→ Texto dado:
------------
He
oído bastante a lo largo de mi vida la expresión «hacerse la
víctima», y en la mayoría de
ocasiones admito que me ha tocado la fibra sensible e incluso me ha provocado
un poco de indignación. Quizás porque una de las primeras veces que la escuché de manera abierta fue en el contexto del bullying que
viví en la adolescencia, y, efectivamente, iba dirigida a mí.
En aquellos años (inicios de la primera década de los 2000)
no había tanta consciencia sobre el acoso escolar como ahora, puesto que la
tragedia que ayudó en mi país a sensibilizar a la sociedad sobre este tipo de
maltrato entre iguales –el triste suicidio de Jokin Ceberio- tuvo lugar en
2004; así que cuando empecé a pedir ayuda al profesorado y a la dirección del
instituto para evitar que siguiera sucediendo, entre mis compañeros empezaron a
surgir comentarios de los que yo era el blanco, a veces interpelándome de forma
directa, y otras hablándole a condiscípulos que yo tenía cerca, pero siempre
dejaban claro que iban dirigidos a mí, como por ejemplo “Espero que ahora no vayas a quejarte de lo que te hemos hecho, como tú
vas de víctima…”, “Ten cuidado con lo
que le dices a *******, háblale como a una marquesa, que si no se lo contará a
la directora, esta es una chivata y va
mucho de víctima” o “A ti te encanta llorar”.
------------
→ Datos proporcionados:
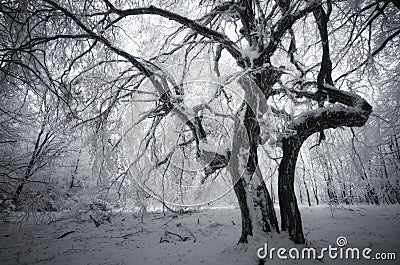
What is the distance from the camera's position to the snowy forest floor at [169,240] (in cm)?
467

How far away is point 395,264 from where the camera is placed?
380 centimetres

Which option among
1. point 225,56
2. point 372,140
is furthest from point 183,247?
point 372,140

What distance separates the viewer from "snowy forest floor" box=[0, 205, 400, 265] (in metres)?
4.67

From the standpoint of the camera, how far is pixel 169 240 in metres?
6.42

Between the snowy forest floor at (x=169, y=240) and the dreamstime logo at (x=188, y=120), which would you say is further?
the snowy forest floor at (x=169, y=240)
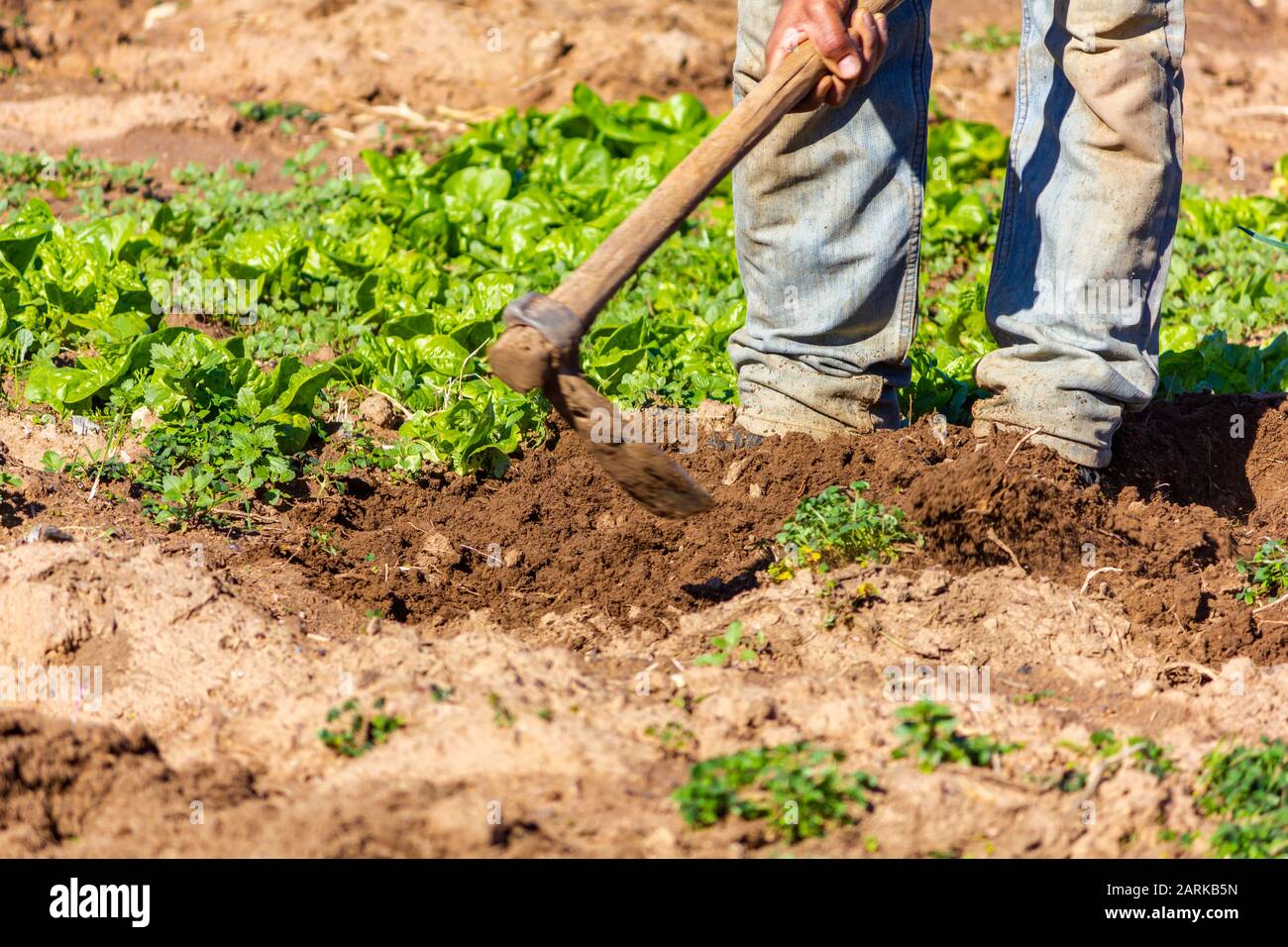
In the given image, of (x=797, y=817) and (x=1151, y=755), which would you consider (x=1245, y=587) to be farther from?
(x=797, y=817)

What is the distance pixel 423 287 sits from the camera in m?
4.43

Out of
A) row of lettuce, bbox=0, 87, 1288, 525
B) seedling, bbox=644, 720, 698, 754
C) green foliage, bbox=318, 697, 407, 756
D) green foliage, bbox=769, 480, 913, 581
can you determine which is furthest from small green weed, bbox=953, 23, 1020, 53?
→ green foliage, bbox=318, 697, 407, 756

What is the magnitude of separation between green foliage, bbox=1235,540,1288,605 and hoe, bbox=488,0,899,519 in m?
1.23

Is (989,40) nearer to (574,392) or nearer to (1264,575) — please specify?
(1264,575)

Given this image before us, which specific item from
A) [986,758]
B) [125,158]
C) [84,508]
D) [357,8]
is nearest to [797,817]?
[986,758]

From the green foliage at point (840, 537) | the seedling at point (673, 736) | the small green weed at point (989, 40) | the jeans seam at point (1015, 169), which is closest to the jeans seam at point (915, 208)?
the jeans seam at point (1015, 169)

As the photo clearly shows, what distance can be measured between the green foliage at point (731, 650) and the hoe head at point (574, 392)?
268mm

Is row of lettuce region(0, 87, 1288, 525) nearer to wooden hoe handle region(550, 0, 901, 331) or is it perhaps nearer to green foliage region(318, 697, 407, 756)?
wooden hoe handle region(550, 0, 901, 331)

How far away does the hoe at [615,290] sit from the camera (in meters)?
2.62

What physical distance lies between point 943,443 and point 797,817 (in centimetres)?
140

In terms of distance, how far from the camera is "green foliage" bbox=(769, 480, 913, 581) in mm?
2928

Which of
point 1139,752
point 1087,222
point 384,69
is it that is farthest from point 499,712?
point 384,69

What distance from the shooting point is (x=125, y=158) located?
546cm

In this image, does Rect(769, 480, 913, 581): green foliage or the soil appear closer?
the soil
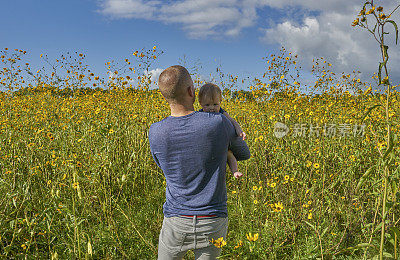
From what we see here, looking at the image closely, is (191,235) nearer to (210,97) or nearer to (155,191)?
(210,97)

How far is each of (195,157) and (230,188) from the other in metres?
2.17

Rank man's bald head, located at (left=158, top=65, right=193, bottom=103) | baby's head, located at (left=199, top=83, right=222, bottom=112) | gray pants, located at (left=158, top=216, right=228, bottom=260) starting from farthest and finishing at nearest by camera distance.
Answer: baby's head, located at (left=199, top=83, right=222, bottom=112)
gray pants, located at (left=158, top=216, right=228, bottom=260)
man's bald head, located at (left=158, top=65, right=193, bottom=103)

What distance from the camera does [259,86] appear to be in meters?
4.53

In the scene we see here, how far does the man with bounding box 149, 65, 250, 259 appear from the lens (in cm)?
138

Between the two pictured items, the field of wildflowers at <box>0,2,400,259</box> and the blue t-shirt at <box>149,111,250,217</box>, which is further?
the field of wildflowers at <box>0,2,400,259</box>

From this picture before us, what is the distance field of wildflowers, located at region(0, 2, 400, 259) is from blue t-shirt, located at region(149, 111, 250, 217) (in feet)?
0.84

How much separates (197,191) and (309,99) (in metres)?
3.93

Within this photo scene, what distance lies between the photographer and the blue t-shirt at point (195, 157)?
1.38m

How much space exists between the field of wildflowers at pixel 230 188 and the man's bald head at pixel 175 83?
769mm

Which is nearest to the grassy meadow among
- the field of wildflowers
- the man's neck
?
the field of wildflowers

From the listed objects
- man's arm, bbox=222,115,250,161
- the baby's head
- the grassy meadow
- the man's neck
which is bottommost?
the grassy meadow

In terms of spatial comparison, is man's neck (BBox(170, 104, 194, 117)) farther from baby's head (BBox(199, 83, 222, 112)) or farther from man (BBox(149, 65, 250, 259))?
baby's head (BBox(199, 83, 222, 112))

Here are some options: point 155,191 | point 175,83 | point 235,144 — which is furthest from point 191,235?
point 155,191

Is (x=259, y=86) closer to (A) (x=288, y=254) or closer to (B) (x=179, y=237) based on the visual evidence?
(A) (x=288, y=254)
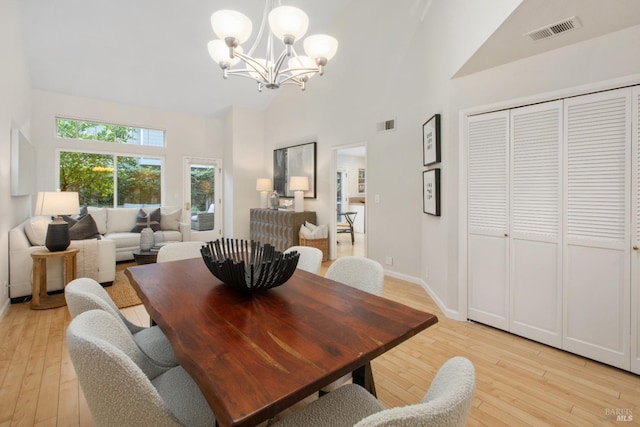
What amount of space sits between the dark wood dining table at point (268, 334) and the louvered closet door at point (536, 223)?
1.80 meters

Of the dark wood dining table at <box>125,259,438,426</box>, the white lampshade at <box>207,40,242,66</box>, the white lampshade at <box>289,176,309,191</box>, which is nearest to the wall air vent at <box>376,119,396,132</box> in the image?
the white lampshade at <box>289,176,309,191</box>

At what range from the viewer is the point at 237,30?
208 cm

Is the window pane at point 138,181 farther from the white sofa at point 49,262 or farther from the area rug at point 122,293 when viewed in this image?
the area rug at point 122,293

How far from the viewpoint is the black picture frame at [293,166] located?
219 inches

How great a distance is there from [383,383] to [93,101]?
6.39 meters

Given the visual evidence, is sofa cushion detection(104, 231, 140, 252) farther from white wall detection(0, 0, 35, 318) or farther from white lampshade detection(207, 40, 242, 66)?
white lampshade detection(207, 40, 242, 66)

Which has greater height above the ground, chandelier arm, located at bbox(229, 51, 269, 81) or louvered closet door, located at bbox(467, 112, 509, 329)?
chandelier arm, located at bbox(229, 51, 269, 81)

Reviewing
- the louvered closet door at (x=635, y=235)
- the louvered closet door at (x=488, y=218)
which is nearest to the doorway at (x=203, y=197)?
the louvered closet door at (x=488, y=218)

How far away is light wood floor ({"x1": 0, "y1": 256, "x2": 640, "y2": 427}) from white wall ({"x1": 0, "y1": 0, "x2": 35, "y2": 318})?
0.82 meters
------------
→ Enunciado: Resume en dos oraciones el texto sobre la expresión «hacerse la víctima».

→ Respuesta: La persona que escribe cuenta que ha oído muchas veces la expresión «hacerse la víctima» y que casi siempre le ha tocado la fibra sensible e incluso le ha indignado, quizá porque una de las primeras veces la oyó dirigida a sí misma durante el acoso escolar que sufrió en la adolescencia. A comienzos de los años 2000, cuando había menos conciencia sobre el acoso escolar, pidió ayuda al profesorado y a la dirección del instituto, y entonces sus compañeros empezaron a hacer comentarios en su contra que la acusaban de ir de víctima y de chivata.